◆ **WHAT IS ASKED**: Pick out every line in the listing below that contains the string "each". Letter case counts.

=== RECORDED DATA ===

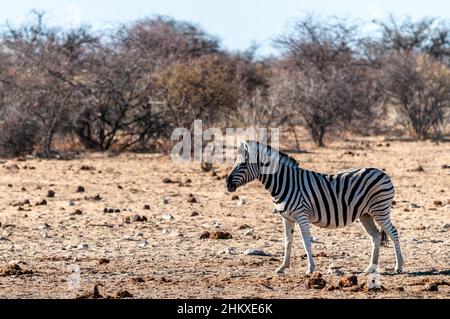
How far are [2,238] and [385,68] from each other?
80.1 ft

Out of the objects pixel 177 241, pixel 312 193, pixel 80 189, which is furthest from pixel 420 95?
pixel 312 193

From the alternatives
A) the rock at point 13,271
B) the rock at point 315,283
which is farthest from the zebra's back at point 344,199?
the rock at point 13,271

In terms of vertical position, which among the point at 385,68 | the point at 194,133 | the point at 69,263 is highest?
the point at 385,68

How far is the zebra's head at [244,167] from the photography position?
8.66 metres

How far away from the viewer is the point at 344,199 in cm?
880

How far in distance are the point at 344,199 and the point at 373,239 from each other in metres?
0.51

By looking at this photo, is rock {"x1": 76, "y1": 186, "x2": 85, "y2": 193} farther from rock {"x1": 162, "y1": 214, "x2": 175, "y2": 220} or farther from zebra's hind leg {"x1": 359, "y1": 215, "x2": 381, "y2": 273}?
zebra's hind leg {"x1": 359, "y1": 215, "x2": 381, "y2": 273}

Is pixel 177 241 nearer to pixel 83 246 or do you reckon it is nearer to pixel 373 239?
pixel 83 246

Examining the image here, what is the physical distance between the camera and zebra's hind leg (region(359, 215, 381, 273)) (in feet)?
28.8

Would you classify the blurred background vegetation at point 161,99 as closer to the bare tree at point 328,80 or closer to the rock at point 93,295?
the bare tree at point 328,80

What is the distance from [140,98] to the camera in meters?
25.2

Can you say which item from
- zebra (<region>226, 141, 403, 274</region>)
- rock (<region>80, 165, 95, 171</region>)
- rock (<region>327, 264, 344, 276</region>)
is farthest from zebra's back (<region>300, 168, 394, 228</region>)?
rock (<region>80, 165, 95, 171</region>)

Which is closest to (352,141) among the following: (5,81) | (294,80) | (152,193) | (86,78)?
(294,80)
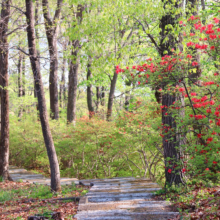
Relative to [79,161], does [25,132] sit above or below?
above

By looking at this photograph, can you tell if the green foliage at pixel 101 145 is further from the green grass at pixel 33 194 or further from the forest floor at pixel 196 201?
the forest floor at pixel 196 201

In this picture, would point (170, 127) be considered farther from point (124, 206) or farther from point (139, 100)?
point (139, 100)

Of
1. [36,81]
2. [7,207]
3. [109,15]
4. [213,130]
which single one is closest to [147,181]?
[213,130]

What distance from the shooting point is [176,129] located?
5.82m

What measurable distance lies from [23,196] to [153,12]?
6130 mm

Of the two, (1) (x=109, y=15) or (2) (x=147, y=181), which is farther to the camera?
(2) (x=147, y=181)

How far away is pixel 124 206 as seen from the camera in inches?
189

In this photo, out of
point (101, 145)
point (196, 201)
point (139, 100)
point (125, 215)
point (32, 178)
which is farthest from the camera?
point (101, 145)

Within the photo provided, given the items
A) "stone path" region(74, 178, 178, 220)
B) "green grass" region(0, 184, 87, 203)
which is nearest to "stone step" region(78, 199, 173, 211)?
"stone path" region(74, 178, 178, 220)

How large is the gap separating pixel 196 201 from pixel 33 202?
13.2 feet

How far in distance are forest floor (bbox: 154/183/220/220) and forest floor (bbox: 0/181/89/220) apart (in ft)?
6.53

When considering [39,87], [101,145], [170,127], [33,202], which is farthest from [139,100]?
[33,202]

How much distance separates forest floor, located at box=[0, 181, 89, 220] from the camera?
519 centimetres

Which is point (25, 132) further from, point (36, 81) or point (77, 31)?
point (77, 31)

===
=== RECORDED DATA ===

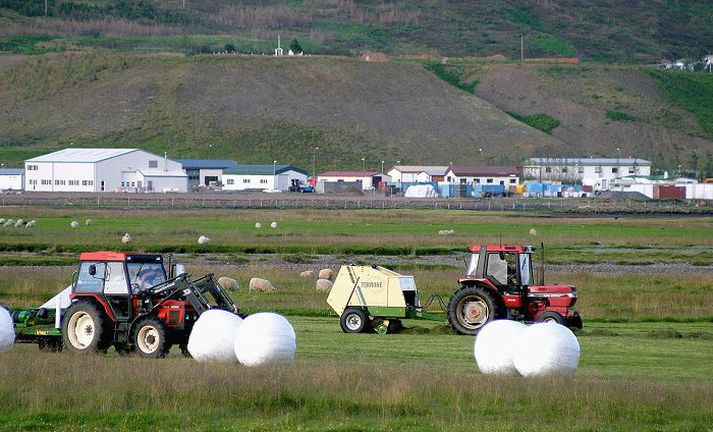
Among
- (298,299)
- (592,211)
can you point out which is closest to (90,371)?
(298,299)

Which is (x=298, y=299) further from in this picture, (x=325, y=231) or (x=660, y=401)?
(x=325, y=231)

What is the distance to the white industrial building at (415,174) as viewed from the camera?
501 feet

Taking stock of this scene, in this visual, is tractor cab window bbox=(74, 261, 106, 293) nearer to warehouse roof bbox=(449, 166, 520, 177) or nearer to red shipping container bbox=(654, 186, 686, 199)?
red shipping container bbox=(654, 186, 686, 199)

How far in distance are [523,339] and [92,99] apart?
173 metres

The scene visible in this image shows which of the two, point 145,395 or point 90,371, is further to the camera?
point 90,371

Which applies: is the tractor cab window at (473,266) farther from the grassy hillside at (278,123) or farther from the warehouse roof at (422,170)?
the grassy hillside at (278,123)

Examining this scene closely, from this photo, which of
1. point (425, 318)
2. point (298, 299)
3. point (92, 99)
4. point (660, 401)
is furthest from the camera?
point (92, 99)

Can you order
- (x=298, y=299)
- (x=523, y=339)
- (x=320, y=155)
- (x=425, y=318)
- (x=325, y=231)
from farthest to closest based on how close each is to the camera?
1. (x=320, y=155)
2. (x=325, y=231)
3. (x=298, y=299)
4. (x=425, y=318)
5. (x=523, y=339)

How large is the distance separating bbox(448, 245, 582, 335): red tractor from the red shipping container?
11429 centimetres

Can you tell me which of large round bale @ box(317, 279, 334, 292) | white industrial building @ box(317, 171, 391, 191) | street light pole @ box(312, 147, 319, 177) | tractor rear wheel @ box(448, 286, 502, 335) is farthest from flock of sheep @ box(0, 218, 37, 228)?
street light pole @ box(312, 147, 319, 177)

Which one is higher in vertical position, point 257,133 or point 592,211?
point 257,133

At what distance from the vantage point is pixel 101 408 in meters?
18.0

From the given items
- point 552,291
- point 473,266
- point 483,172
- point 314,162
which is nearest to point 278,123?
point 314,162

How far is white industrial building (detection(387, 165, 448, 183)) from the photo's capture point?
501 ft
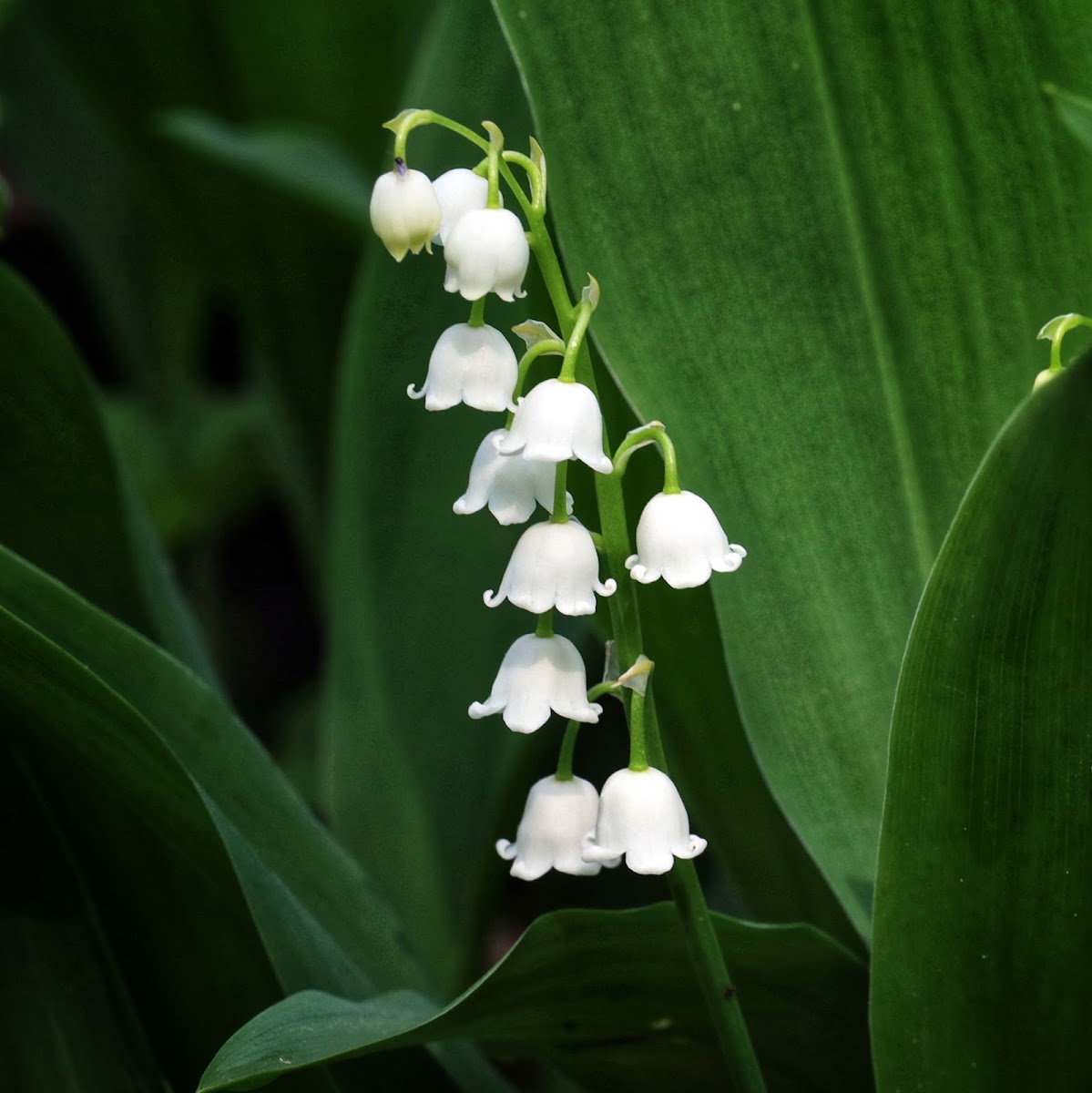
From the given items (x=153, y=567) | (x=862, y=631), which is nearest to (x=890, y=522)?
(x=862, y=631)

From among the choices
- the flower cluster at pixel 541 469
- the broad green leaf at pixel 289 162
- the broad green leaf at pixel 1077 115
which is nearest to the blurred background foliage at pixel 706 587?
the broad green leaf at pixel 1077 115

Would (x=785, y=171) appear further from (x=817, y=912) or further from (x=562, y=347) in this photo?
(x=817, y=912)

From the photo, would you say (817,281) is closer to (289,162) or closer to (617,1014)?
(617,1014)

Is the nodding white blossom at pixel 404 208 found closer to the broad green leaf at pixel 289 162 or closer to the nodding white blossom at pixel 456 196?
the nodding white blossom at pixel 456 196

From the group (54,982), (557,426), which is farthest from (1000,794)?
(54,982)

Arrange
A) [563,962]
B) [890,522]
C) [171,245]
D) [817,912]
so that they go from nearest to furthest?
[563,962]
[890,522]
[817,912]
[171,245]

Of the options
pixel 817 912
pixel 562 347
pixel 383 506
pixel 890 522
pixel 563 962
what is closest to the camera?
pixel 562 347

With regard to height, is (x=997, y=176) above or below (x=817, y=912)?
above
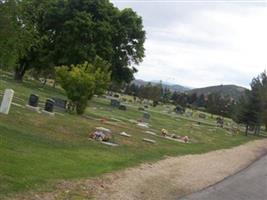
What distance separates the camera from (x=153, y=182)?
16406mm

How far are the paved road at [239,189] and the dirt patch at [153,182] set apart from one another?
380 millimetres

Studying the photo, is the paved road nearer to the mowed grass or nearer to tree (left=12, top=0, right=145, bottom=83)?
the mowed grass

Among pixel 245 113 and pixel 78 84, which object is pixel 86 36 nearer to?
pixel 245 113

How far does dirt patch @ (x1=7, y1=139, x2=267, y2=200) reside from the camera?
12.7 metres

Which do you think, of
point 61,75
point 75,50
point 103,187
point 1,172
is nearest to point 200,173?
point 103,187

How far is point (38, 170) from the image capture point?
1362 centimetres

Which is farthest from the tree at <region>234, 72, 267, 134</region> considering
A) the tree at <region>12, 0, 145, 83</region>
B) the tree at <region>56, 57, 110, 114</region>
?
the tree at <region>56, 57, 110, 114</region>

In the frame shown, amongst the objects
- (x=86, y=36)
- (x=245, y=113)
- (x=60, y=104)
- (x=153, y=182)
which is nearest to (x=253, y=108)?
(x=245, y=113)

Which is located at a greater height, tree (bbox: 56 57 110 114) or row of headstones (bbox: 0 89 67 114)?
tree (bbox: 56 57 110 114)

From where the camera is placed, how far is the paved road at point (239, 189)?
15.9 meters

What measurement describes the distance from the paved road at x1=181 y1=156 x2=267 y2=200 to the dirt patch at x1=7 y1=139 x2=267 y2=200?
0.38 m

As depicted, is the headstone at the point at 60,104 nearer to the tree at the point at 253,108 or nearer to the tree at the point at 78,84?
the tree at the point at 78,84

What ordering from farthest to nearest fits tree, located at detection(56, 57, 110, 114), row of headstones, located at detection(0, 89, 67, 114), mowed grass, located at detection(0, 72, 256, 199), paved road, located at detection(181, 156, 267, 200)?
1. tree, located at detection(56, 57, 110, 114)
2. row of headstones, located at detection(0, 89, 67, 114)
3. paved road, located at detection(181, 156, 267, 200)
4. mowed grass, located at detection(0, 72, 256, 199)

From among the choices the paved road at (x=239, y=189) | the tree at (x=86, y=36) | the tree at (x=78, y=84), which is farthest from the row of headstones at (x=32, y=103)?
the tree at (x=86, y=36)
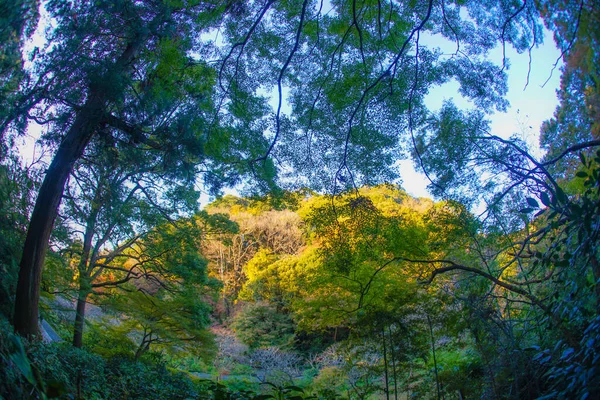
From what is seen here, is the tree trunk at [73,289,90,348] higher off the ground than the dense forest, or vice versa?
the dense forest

===

◆ **ANSWER TO THIS PROBLEM**:
How far are [2,238] and [385,68] from each other?
How far in distance are the point at 344,199 and the point at 373,239 from each other in metres?
from farthest to closest based on how close each is to the camera?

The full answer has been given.